Ces éléments établissent donc la survenance soudaine aux temps et lieu du travail d'un ressenti d'une douleur importante, se traduisant par des signes physiques rapportés par son collègue de travail ainsi que le chef d'équipe et le certificat médical initial constatant la lésion, daté du 01/02/2019 l'a été dans un court délai au regard de la survenance de cette douleur.
La circonstance que le ressenti de douleur soit survenu à l'occasion d'une tâche, sans qu'il y ait de choc, est indifférente, dés lors qu'elle s'est manifestée à l'occasion de la réalisation par le salarié de la tâche qui lui avait été demandé d'accomplir.
La présomption d'imputabilité au travail est par conséquent applicable et il incombe donc à l'employeur de la renverser en rapportant la preuve de la cause étrangère alléguée, à savoir celle d'un état antérieur.

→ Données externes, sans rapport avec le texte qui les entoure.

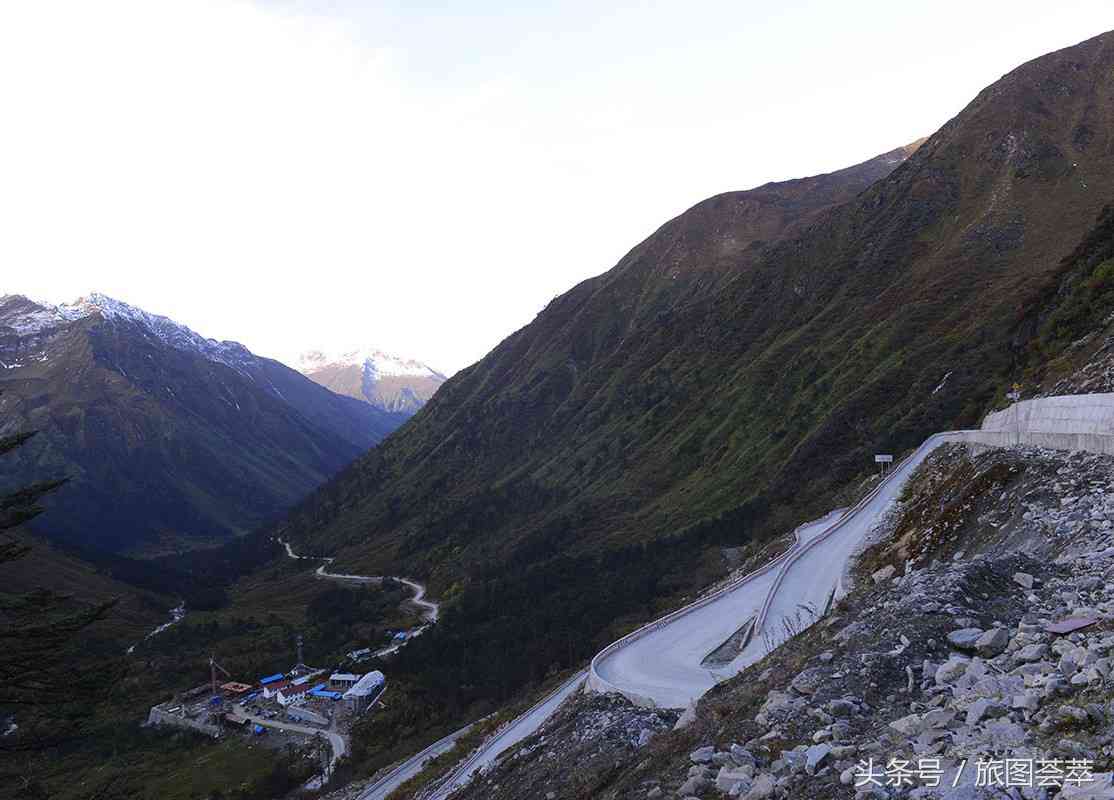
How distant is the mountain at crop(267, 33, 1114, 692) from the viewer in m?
62.5

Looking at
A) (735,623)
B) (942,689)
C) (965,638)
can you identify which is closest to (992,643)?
(965,638)

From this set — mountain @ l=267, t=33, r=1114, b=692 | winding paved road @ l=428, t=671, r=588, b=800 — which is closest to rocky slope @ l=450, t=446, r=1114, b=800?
winding paved road @ l=428, t=671, r=588, b=800

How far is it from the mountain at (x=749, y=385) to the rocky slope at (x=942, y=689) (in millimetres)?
35906

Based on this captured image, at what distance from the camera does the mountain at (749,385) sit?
62.5m

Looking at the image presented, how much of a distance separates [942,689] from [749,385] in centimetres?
9219

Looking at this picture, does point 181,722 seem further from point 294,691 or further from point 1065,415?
point 1065,415

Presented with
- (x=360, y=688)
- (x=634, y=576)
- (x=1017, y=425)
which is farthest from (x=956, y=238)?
(x=360, y=688)

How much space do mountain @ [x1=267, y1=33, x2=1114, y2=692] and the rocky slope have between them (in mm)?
35906

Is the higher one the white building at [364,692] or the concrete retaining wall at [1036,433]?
the concrete retaining wall at [1036,433]

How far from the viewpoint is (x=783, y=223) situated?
170 m

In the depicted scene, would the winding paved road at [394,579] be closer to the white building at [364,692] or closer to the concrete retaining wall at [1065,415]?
the white building at [364,692]

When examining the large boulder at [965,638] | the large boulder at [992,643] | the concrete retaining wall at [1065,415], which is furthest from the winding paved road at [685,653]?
the concrete retaining wall at [1065,415]

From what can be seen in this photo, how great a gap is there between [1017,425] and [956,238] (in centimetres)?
7914

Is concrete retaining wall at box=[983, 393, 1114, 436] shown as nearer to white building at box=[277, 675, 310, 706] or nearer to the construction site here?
the construction site
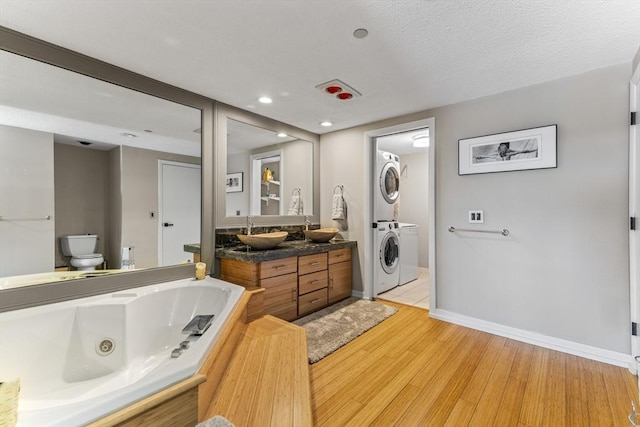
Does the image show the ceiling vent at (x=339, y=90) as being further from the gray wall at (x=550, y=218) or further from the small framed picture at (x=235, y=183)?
the small framed picture at (x=235, y=183)

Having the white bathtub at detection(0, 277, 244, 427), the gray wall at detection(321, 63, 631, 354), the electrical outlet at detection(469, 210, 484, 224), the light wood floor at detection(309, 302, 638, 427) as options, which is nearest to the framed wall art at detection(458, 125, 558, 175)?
the gray wall at detection(321, 63, 631, 354)

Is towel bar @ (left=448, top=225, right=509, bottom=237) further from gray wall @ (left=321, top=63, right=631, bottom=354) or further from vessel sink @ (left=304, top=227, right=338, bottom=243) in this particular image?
vessel sink @ (left=304, top=227, right=338, bottom=243)

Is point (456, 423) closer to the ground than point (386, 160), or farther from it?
closer to the ground

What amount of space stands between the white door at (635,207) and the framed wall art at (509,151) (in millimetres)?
436

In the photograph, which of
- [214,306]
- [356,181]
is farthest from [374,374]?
[356,181]

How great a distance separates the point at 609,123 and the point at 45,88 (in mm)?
4142

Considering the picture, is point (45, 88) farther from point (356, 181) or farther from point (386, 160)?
point (386, 160)

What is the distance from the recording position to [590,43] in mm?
1833

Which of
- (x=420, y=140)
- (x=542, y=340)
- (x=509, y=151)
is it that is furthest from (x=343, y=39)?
(x=420, y=140)

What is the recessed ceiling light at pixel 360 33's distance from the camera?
1696mm

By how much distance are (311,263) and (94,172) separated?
82.4 inches

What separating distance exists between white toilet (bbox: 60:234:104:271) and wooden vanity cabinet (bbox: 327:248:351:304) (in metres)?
2.23

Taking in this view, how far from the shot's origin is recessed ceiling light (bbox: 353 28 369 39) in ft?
5.57

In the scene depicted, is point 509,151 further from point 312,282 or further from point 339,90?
point 312,282
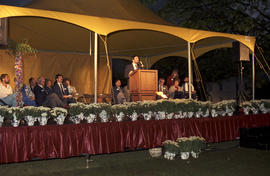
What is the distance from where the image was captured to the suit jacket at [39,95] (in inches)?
340

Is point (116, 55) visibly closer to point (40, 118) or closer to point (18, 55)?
point (18, 55)

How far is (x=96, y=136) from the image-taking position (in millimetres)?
5637

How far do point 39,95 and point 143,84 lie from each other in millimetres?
3098

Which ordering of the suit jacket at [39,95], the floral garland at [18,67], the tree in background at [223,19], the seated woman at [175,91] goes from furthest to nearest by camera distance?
the tree in background at [223,19] < the seated woman at [175,91] < the suit jacket at [39,95] < the floral garland at [18,67]

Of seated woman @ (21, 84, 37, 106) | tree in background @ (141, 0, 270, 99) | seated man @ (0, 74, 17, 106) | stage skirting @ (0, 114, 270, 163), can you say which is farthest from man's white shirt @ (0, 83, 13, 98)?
tree in background @ (141, 0, 270, 99)

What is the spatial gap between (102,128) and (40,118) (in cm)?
112

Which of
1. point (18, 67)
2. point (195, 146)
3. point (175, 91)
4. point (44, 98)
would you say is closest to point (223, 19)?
point (175, 91)

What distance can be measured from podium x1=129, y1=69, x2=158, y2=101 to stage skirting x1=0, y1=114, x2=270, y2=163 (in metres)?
1.25

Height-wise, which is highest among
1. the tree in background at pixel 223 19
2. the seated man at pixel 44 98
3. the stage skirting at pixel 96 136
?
the tree in background at pixel 223 19

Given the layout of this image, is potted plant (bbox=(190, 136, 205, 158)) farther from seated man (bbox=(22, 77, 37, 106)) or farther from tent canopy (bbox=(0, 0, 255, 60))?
seated man (bbox=(22, 77, 37, 106))

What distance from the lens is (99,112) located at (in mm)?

Or l'appelante est défaillante dans l'administration de cette preuve en se contentant de l'alléguer.
Le jugement entrepris doit en conséquence être confirmn ce qu'il a rejeté le recours de la société.
Par ajout à celui-ci, la cour dit opposable à la société [4] la décision de la caisse primaire d'assurance maladie de l'Hérault en date du le 09 avril 2019 de prendre en charge au titre de la législation professionnelle l'accident du travail survenu le 30 janvier 2019 à M. [N] [G].

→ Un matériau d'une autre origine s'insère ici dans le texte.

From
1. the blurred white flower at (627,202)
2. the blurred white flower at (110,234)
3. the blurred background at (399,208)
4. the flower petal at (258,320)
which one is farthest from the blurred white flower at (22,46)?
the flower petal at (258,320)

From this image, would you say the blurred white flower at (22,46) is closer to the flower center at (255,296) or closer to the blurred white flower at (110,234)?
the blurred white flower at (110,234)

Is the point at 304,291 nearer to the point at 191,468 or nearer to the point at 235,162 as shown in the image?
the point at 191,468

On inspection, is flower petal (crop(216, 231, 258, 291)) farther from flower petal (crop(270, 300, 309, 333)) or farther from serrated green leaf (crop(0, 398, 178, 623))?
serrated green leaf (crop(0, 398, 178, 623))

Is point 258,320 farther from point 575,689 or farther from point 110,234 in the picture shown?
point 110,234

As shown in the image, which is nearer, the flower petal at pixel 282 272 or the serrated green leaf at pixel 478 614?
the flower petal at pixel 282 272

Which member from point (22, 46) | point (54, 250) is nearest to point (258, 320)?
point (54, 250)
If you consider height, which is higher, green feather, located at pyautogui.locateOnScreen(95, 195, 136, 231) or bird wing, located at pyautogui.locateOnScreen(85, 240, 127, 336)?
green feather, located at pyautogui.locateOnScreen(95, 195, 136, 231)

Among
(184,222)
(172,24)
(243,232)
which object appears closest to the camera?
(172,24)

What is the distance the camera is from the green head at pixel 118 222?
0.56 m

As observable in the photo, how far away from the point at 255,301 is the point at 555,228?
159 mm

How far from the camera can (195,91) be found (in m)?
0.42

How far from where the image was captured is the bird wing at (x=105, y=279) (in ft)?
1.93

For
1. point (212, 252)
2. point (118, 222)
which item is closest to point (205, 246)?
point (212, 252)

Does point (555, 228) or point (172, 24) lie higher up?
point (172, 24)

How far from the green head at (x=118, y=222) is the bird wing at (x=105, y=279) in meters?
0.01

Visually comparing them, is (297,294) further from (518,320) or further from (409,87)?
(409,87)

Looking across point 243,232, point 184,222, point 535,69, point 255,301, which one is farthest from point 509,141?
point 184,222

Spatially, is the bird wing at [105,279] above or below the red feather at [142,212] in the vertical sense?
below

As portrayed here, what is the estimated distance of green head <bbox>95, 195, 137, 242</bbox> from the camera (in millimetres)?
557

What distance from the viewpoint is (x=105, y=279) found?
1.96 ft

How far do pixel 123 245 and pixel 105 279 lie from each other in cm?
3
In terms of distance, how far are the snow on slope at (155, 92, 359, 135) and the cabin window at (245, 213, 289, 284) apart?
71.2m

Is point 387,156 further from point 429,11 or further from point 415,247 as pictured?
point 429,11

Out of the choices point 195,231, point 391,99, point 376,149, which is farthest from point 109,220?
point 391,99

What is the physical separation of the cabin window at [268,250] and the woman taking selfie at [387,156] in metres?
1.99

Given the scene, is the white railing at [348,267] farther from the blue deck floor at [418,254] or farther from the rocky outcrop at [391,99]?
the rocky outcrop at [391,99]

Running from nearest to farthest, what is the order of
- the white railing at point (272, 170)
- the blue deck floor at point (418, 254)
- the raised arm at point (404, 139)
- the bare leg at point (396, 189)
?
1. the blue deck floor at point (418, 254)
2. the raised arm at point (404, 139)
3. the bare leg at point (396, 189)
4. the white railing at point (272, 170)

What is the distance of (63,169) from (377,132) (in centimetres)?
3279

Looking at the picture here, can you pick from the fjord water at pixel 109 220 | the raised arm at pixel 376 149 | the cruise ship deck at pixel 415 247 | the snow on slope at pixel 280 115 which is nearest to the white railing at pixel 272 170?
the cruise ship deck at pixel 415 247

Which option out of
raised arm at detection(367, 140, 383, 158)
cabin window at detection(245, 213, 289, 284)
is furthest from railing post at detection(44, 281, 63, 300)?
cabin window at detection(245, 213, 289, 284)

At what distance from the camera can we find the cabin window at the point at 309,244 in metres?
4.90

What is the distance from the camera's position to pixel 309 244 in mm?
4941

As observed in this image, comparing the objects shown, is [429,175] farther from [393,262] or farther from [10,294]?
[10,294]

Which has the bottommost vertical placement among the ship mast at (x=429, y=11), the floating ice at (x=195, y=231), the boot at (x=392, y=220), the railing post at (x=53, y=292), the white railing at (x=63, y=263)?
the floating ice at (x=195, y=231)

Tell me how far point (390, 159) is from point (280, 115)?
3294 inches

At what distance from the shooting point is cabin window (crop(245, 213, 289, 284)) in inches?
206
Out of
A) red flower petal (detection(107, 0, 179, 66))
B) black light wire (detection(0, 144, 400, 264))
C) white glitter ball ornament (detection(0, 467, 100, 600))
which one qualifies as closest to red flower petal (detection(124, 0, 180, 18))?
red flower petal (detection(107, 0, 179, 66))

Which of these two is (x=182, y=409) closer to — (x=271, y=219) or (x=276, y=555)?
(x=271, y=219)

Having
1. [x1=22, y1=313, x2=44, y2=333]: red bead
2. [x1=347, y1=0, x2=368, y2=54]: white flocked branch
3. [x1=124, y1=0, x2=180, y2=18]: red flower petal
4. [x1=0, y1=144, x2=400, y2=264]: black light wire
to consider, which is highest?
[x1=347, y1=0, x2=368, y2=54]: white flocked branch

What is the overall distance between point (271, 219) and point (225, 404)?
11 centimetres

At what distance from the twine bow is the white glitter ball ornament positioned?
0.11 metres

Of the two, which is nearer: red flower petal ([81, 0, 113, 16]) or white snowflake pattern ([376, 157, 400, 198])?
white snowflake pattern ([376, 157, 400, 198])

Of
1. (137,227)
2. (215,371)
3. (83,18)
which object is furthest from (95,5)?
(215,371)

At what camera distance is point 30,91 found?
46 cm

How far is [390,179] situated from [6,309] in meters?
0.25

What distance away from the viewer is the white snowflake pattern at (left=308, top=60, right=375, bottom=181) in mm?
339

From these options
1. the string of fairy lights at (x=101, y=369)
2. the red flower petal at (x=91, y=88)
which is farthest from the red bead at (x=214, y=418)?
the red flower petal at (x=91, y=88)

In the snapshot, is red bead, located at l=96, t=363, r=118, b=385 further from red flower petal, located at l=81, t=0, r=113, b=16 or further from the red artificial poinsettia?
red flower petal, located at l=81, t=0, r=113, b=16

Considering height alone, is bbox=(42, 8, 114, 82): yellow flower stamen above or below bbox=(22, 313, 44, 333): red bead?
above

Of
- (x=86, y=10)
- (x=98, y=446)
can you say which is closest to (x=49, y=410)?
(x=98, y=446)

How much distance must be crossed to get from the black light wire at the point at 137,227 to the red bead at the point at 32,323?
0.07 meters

Succombant en ses prétentions la société [4]-[4] doit être condamnée aux dépens.
Il serait inéquitable de laisser à la charge de la caisse primaire d'assurance maladie les frais qu'elle a été contrainte d'exposer pour sa défense en cause d'appel, ce qui justifie de condamner la société [4]-[4] à lui verser la somme de 1 000 euros sur le fondement de l'article 700 du code de procédure civile.
PAR CES MOTIFS,
- Confirme le jugement entrepris en ses dispositions soumises à la cour,
y ajoutant,
- Déboute la société [4] de l'intégralité de ses prétentions,
- Dit opposable à la société [4] la décision de la caisse primaire d'assurance maladie de l'Hérault en date du le 09 avril 2019 de prendre en charge au titre de la législation professionnelle l'accident du travail survenu le 30 janvier 2019 à M. [N] [G],
- Condamne la société [4]-[4] à payer à la caisse primaire d'assurance maladie de l'Hérault la somme de 1 000 euros sur le fondement des dispositions de l'article 700 du code de procédure civile,
- Condamne la société [4] aux dépens d'appel.